The following list of test cards may be used to test various EMV 3DS scenarios through the Sandbox/UAT environment for N-Genius Online .

Note that for the expiry date component (expiry), any future date is acceptable, and any 3-digit value is acceptable for the CVV/CSC (cvv) component of the payment information.

PANEMV 3DS ModeOutcome
2303779999000275Frictionless (transStatus != C)Success
2303779999000408Challenge (transStatus == C)Success
2303779999000291Frictionless (transStatus == N)Failed (Not Authenticated)
2303779999000317Frictionless (transStatus == U)Failed (Unavailable)
2303779999000424Challenge (transStatus == N)Failed (Not Authenticated)
2303779999000432Challenge (transStatus == U)Failed (Unavailable)

Overview of transStatus Values

Since N-Genius Online can be configured (a per customer basis) to either proceed with or reject a transaction based on the eci and transStatus values, it is not recommended to use the eci or transStatus values returned from the EMV 3-D Secure workflow to drive acceptance logic on your system.

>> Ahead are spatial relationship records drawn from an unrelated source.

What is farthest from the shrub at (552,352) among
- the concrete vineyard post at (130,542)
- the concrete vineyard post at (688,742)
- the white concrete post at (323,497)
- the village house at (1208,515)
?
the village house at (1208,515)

However, some customers may wish to capture/retain these values for future reference. If so, customers should implement this in a way that is "failure friendly" and does not rely on these values being present to operate their payment acceptance journey.

The following are the current (as of October 2022) possible values that can be returned from the N-Genius Online EMV 3-D Secure workflow:

transStatus valueDescription / meaning
YAccount successfully authenticated
NAccount not verified
UAuthentication could not be performed (usually due to a scheme or issuer technical failure)
AAttempted authentication - account could not be authenticated, but proof of an attempt remains *
CChallenge is required - the payer must undergo an authentication challenge (i.e. OTP, in many cases) before their authentication status can be determined.
RRejected - the issue is rejecting the authentication request, and recommends that no further authorization should take place

*In cases where the transStatus value of A is returned, the relevant card scheme either may or may not confer liability shift for these transactions, depending on rules defined in their ecosystem. In most cases, liability shift will be conferred, but customers should take care to understand that this is not true in all cases.

🚧

transStatus is a dynamic value

The initial value of transStatus will not always remain the same. In cases where the initial value of transStatus == C, the transStatus value will change after the authentication challenge has been completed (successfully or otherwise), to a Y, N, U, A or any other terminating value.